Engineering

When pgvector slowed down past 500 buckets per tenant

Mid-benchmark, our query p95 drifted from ~150ms up past 450ms. The instinct was “pgvector at scale.” The instinct was wrong. Here’s what we actually measured, what we ruled out, and the one-line fix that recovered most of the latency.

Published January 13, 2026 · By Jacob Davis and Ben Meyerson

The observation

We were partway through a LongMemEval-S 500-task run when our chunk-by-chunk latency report started looking off. Chunks 1–3 ran at our usual baseline. Chunk 4 was a touch slower. By chunk 6 we were seeing p95 retrieval latencies 2–3x what we’d measured the week before on the same machine, against the same dataset, against the same Postgres. Nothing about the workload had changed. Nothing about our build had changed. The numbers were just worse.

The reflex reaction in the room was “pgvector at scale.” We’re running pgvector with HNSW on a moderate-sized Postgres, and pgvector has known performance characteristics that get talked about a lot. So that was the first hypothesis. It was also wrong.

The actual signal, once we stopped looking at pgvector and started looking at the data, was the bucket count per tenant. A tenant with ~50 buckets ran at ~150ms p95. The same query shape, against a tenant with ~550 buckets, ran at ~450ms p95. Same data volume in memories. Same SQL. Same index. Same machine. Just more buckets sitting next to the live ones.

The data point that pointed us the right way

We were carrying a lot of historical state. Engram tenants in our dev environment had been collecting bucket churn for months: prior benchmark runs, prior prompt iterations, one-off experiments where each variant got its own bucket so we could A/B retrieval. Most of those buckets had zero memories in them; we’d cleared the contents but never deleted the buckets themselves. The carry from those experiments stacked up.

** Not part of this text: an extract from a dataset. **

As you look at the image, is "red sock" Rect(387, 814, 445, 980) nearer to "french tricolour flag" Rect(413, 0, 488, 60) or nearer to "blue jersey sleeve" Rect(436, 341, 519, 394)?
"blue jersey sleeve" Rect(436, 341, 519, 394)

The two numbers that mattered, measured on a single tenant:

Tenant state	Active memories	p95 query latency
~50 buckets total	~12,000	~150ms
~550 buckets total (~350 empty)	~12,000	~450ms

Same memory count. Roughly 3x slower at the bucket-count-heavy end. That ratio was the tell. If this had been a pgvector HNSW scaling problem driven by vector volume, the two rows should have been roughly equal. They had the same number of vectors indexed.

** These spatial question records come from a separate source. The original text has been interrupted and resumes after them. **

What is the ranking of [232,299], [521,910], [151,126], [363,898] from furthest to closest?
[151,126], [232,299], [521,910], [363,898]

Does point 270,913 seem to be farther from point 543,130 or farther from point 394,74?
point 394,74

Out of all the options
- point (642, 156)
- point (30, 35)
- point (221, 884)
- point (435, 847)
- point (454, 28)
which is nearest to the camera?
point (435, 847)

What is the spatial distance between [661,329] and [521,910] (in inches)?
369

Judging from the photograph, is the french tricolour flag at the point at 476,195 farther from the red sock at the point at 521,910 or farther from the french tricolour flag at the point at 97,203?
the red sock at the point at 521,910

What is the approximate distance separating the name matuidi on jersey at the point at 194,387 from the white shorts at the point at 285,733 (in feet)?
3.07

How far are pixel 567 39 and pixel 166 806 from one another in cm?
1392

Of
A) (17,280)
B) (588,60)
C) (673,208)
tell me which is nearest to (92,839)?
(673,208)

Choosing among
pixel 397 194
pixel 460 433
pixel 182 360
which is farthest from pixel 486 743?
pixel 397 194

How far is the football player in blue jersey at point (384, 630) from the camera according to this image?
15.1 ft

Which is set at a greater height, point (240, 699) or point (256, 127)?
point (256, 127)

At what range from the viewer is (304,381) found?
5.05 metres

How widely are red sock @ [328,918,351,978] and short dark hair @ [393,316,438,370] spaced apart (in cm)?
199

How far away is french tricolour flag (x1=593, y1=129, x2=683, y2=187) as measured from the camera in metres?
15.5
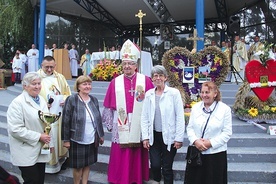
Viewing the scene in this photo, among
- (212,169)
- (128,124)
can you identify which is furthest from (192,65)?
(212,169)

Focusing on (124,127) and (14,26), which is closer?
(124,127)

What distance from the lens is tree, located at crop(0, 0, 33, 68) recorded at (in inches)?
639

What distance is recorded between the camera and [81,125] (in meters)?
3.35

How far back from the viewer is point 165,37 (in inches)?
737

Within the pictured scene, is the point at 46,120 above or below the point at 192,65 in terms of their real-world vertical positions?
below

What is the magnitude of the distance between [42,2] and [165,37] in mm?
9330

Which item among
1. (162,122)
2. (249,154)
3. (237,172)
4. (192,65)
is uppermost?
(192,65)

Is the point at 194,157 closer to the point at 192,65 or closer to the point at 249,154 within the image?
the point at 249,154

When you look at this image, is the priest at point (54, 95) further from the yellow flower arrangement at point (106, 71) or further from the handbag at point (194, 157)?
the yellow flower arrangement at point (106, 71)

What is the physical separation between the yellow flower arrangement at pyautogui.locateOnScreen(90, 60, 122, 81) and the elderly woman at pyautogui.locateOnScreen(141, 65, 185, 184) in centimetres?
626

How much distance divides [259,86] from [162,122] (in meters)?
2.88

What we suspected first, and why each wasn’t it

Hypothesis 1: pgvector HNSW degradation

This is where we spent most of the first day. We’ve all read the threads. HNSW build cost grows superlinearly with vector count, recall/latency depends on ef_search, and there’s a known set of failure modes when an index gets large. Two of us had separately landed on “the index is finally biting us” before lunch, and we started drafting a tuning plan: bump ef_search, look at a rebuild with higher m, maybe partition the embeddings table by tenant if we had to. The shape of the curve felt right. We’ve been carrying pgvector for over a year and this is the kind of slowdown we’d been half-expecting eventually.

The reason it wasn’t it: our HNSW is scoped over (tenant_id, embedding) in effect. Vectors live in one table, filtered by tenant at query time. The total vector count on this tenant didn’t change between the two rows above. 12,000 vectors is 12,000 vectors whether they’re sliced into 50 buckets or 550. pgvector doesn’t know or care how we logically partition them. We checked anyway: EXPLAIN ANALYZE on a single vector query against this tenant came back with the same plan, the same node count traversed, and the same Postgres-side execution time (~7ms for the actual ANN scan) in both states.

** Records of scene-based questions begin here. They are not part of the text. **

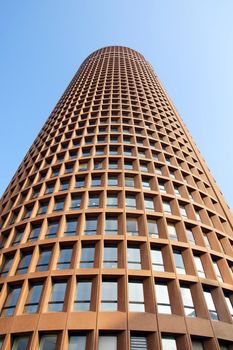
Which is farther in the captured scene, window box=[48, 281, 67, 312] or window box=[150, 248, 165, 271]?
window box=[150, 248, 165, 271]

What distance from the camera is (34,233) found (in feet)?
72.2

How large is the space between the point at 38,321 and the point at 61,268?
3.92 meters

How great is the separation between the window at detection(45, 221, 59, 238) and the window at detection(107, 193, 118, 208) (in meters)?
3.92

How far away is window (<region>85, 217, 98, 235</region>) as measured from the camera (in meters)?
20.9

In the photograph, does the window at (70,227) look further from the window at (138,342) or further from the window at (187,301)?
the window at (138,342)

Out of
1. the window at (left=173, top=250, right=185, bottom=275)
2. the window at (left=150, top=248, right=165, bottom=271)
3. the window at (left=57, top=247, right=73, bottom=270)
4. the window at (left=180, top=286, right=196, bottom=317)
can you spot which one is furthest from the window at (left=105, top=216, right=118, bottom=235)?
the window at (left=180, top=286, right=196, bottom=317)

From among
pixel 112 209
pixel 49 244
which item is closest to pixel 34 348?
pixel 49 244

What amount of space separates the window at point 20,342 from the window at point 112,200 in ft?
33.5

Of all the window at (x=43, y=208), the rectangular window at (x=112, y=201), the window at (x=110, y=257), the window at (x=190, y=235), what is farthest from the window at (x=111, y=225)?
the window at (x=43, y=208)

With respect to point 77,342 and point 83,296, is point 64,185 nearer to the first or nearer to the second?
point 83,296

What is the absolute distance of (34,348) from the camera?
14.2m

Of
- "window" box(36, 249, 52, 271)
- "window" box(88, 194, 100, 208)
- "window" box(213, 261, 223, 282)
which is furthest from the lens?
"window" box(88, 194, 100, 208)

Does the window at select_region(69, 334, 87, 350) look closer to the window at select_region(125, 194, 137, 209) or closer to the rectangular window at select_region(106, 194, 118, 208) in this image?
the rectangular window at select_region(106, 194, 118, 208)

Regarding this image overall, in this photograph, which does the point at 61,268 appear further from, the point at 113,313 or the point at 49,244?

Postgres was fine. The slowdown was happening above Postgres. We’d burned most of a day on the wrong tree.

Hypothesis 2: per-bucket FAISS lock contention

For some retrieval paths we maintain per-bucket in-process FAISS indexes under a per-bucket asyncio lock. 550 lock objects acquired per query during fan-out sounded plausible. We instrumented the path: median 1.2ms, p95 4.8ms, completely uncontended. Not it.

Hypothesis 3: per-query bucket fan-out

Our retrieval orchestration, when called with no explicit bucket filter, scans all enabled buckets for the tenant and merges results. A Python loop over the bucket list, dispatching a sub-query per bucket and reducing the candidate sets into the final reranked list.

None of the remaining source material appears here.